(Items from a data source)
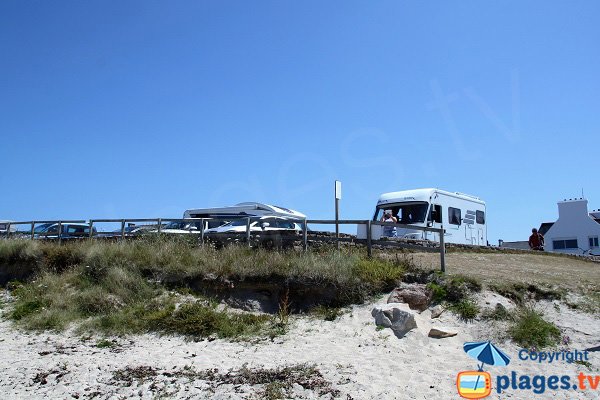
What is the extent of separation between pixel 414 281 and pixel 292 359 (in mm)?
4226

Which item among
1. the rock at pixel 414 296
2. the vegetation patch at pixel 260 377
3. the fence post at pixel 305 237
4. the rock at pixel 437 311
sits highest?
the fence post at pixel 305 237

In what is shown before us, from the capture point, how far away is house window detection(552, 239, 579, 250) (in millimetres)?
37625

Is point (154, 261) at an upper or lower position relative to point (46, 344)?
upper

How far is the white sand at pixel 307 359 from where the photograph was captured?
→ 855cm

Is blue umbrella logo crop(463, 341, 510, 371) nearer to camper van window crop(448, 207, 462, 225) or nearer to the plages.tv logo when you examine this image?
the plages.tv logo

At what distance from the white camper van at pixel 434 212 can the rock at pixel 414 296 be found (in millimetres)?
6088

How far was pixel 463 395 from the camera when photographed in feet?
26.5

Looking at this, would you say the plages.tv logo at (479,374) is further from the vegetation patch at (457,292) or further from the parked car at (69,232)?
the parked car at (69,232)

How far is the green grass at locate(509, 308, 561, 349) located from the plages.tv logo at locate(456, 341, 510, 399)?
0.58 m

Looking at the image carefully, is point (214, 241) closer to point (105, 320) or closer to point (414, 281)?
point (105, 320)

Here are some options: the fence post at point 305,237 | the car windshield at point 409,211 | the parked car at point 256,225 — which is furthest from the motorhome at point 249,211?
the fence post at point 305,237

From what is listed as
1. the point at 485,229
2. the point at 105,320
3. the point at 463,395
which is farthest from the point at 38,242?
the point at 485,229

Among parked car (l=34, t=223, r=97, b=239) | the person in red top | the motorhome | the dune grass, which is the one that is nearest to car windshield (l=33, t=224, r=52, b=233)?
parked car (l=34, t=223, r=97, b=239)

### Short exercise
Rewrite the items from the line containing "How far is the green" through the end of the items, replacing "motorhome" with "camper" and leaving everything else unchanged.

### Written answer
How far is the green grass at locate(509, 308, 561, 349) located from the plages.tv logo at locate(456, 341, 510, 399)?
0.58 m

Looking at the image carefully, is point (214, 241) closer to point (105, 320) or closer to point (414, 281)?
point (105, 320)

Here are some options: the fence post at point 305,237 | the car windshield at point 409,211 | the parked car at point 256,225 — which is furthest from the camper at point 249,211?
the fence post at point 305,237

From what is listed as
1. the point at 485,229
2. the point at 105,320
3. the point at 463,395
which is farthest from the point at 38,242?
the point at 485,229

Among parked car (l=34, t=223, r=97, b=239) | the person in red top | the camper | the dune grass, which is the one that is nearest to car windshield (l=33, t=224, r=52, b=233)?
parked car (l=34, t=223, r=97, b=239)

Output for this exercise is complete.